## TASK PROMPT
Copy the material below, substituting "more distant" for every "farther" and leaving everything else unchanged.

## STORED RECORDS
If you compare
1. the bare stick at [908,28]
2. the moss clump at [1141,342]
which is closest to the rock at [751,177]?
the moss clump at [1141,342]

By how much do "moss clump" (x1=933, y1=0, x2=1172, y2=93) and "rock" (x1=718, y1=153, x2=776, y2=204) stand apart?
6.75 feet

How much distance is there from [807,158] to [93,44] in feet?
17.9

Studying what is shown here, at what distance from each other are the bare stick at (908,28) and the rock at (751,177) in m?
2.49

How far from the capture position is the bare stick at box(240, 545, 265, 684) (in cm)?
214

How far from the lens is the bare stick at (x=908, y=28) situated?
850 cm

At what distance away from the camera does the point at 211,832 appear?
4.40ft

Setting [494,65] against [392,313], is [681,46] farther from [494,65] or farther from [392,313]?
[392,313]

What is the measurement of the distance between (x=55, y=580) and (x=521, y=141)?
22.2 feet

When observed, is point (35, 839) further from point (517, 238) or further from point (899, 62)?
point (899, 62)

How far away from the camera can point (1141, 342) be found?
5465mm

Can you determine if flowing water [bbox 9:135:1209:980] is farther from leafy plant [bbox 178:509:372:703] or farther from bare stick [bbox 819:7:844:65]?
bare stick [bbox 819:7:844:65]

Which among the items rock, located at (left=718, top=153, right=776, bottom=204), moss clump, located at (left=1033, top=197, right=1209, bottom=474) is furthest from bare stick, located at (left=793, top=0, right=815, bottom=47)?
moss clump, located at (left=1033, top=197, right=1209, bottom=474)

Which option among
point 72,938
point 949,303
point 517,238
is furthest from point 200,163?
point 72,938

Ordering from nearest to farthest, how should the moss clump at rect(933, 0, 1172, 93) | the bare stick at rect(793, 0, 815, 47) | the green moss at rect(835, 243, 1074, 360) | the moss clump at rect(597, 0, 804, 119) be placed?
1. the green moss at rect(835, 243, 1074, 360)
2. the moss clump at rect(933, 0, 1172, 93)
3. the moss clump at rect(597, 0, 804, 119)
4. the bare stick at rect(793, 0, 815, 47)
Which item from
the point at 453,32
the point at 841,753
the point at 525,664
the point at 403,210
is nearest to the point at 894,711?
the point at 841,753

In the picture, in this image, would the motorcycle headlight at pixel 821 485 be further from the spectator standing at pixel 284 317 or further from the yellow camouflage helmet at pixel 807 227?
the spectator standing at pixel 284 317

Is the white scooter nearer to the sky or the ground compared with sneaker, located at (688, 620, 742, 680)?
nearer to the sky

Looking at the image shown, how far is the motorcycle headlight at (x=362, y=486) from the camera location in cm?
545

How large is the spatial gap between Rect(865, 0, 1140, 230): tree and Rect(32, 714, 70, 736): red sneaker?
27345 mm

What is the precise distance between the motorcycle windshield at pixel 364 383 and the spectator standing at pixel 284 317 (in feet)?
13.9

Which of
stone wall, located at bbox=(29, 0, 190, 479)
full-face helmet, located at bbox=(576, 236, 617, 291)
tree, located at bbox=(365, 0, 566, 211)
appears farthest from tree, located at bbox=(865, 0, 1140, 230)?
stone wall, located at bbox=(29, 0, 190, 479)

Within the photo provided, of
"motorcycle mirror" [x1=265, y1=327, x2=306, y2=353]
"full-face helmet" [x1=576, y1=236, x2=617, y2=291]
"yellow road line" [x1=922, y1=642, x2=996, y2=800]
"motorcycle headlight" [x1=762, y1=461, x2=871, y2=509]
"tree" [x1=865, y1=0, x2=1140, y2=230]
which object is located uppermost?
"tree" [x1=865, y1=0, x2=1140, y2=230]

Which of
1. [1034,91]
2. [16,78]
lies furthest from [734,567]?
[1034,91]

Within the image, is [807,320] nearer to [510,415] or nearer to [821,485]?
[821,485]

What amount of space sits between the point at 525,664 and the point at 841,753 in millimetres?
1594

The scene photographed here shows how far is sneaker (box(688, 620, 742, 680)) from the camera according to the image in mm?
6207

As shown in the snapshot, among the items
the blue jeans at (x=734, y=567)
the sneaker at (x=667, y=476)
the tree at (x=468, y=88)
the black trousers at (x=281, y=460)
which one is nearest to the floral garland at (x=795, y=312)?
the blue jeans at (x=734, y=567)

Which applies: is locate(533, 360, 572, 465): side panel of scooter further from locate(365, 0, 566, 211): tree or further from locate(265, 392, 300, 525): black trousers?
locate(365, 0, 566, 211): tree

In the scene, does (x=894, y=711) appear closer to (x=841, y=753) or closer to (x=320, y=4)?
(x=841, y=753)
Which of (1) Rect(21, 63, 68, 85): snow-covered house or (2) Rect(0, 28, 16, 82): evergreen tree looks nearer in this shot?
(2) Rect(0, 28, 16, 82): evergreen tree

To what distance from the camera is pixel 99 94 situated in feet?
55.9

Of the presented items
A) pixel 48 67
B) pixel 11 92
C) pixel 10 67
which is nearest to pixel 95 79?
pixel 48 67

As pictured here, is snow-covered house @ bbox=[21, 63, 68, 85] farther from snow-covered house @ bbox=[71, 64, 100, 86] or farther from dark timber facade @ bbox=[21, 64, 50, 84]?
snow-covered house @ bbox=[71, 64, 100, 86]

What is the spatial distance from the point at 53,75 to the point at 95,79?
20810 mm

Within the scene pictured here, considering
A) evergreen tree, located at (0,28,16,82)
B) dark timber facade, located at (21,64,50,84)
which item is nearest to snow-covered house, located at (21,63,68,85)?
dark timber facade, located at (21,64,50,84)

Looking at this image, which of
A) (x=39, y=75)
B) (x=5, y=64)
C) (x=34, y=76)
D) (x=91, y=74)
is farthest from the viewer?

## PROBLEM SOLUTION
If you compare
1. the bare stick at [908,28]
2. the moss clump at [1141,342]
which is closest to the rock at [751,177]?
the moss clump at [1141,342]

By how much do "moss clump" (x1=933, y1=0, x2=1172, y2=93) and "rock" (x1=718, y1=153, x2=776, y2=204) stand apart?
6.75 feet

How much distance is there from [807,158] to [93,44] in feet?
17.9

Studying what is shown here, at what distance from each other are the bare stick at (908,28) and the rock at (751,177) in m?
2.49

How far from the capture position is the bare stick at box(240, 545, 265, 684) (in cm)?
214

How far from the lens is the bare stick at (x=908, y=28) situated?
850 cm

At what distance away from the camera does the point at 211,832 appear?
4.40ft

Setting [494,65] against [392,313], is [681,46] more distant from [494,65] or more distant from [392,313]?
[392,313]

What is the measurement of the distance between (x=55, y=580) and (x=521, y=141)?
22.2 feet

When observed, is point (35, 839) further from point (517, 238) or further from point (899, 62)?
point (899, 62)

How far away from the camera can point (1141, 342) be found?
5465mm

Can you determine if flowing water [bbox 9:135:1209:980] is more distant from leafy plant [bbox 178:509:372:703] or more distant from bare stick [bbox 819:7:844:65]?
bare stick [bbox 819:7:844:65]

Which among the items rock, located at (left=718, top=153, right=776, bottom=204), moss clump, located at (left=1033, top=197, right=1209, bottom=474) is furthest from bare stick, located at (left=793, top=0, right=815, bottom=47)?
moss clump, located at (left=1033, top=197, right=1209, bottom=474)

Which option among
point 72,938
point 949,303
point 517,238
is furthest from point 200,163?
point 72,938

Ordering from nearest to farthest, how should the moss clump at rect(933, 0, 1172, 93) | the bare stick at rect(793, 0, 815, 47) | the green moss at rect(835, 243, 1074, 360) | the moss clump at rect(597, 0, 804, 119) be placed?
1. the green moss at rect(835, 243, 1074, 360)
2. the moss clump at rect(933, 0, 1172, 93)
3. the moss clump at rect(597, 0, 804, 119)
4. the bare stick at rect(793, 0, 815, 47)
Which item from
the point at 453,32
the point at 841,753
the point at 525,664
the point at 403,210
is nearest to the point at 894,711?
the point at 841,753

In the picture, in this image, would the motorcycle headlight at pixel 821 485 be further from the spectator standing at pixel 284 317 or further from the yellow camouflage helmet at pixel 807 227?
the spectator standing at pixel 284 317

Is the white scooter nearer to the sky or the ground compared with sneaker, located at (688, 620, 742, 680)?
nearer to the sky

Looking at the image shown, how far is the motorcycle headlight at (x=362, y=486) from the camera location in cm?
545

How large is the spatial gap between Rect(865, 0, 1140, 230): tree and Rect(32, 714, 70, 736): red sneaker?
27345 mm

What is the precise distance between the motorcycle windshield at pixel 364 383 and the spectator standing at pixel 284 317 (in feet)?
13.9

Which of
stone wall, located at bbox=(29, 0, 190, 479)
full-face helmet, located at bbox=(576, 236, 617, 291)
tree, located at bbox=(365, 0, 566, 211)
appears farthest from tree, located at bbox=(865, 0, 1140, 230)?
stone wall, located at bbox=(29, 0, 190, 479)

Within the photo provided, of
"motorcycle mirror" [x1=265, y1=327, x2=306, y2=353]
"full-face helmet" [x1=576, y1=236, x2=617, y2=291]
"yellow road line" [x1=922, y1=642, x2=996, y2=800]
"motorcycle headlight" [x1=762, y1=461, x2=871, y2=509]
"tree" [x1=865, y1=0, x2=1140, y2=230]
which object is located uppermost?
"tree" [x1=865, y1=0, x2=1140, y2=230]

Which of
1. [1034,91]
2. [16,78]
lies furthest from [734,567]?
[1034,91]

Within the image, is [807,320] nearer to [510,415] or nearer to [821,485]?
[821,485]

What amount of space sits between the point at 525,664 and the point at 841,753 in millimetres?
1594

The scene photographed here shows how far is sneaker (box(688, 620, 742, 680)) from the camera according to the image in mm?
6207

As shown in the snapshot, among the items
the blue jeans at (x=734, y=567)
the sneaker at (x=667, y=476)
the tree at (x=468, y=88)
the black trousers at (x=281, y=460)
which one is nearest to the floral garland at (x=795, y=312)?
the blue jeans at (x=734, y=567)

Which applies: is locate(533, 360, 572, 465): side panel of scooter further from locate(365, 0, 566, 211): tree or further from locate(265, 392, 300, 525): black trousers?
locate(365, 0, 566, 211): tree

In the scene, does (x=894, y=711) appear closer to (x=841, y=753) or closer to (x=320, y=4)?
(x=841, y=753)
Which of (1) Rect(21, 63, 68, 85): snow-covered house or (2) Rect(0, 28, 16, 82): evergreen tree looks nearer in this shot?
(2) Rect(0, 28, 16, 82): evergreen tree

To what distance from the camera is pixel 99 94 situated in feet?
55.9

Of the presented items
A) pixel 48 67
B) pixel 11 92
C) pixel 10 67
which is nearest to pixel 95 79?
pixel 48 67

As pictured here, is snow-covered house @ bbox=[21, 63, 68, 85] more distant from snow-covered house @ bbox=[71, 64, 100, 86] or more distant from dark timber facade @ bbox=[21, 64, 50, 84]?
snow-covered house @ bbox=[71, 64, 100, 86]

What is the spatial distance from the point at 53,75 to the point at 95,79?
20810 mm

Within the scene pictured here, considering
A) evergreen tree, located at (0,28,16,82)
B) dark timber facade, located at (21,64,50,84)
which item is nearest to snow-covered house, located at (21,63,68,85)?
dark timber facade, located at (21,64,50,84)

Looking at this image, which of
A) (x=39, y=75)
B) (x=5, y=64)
C) (x=34, y=76)
D) (x=91, y=74)
is farthest from the viewer?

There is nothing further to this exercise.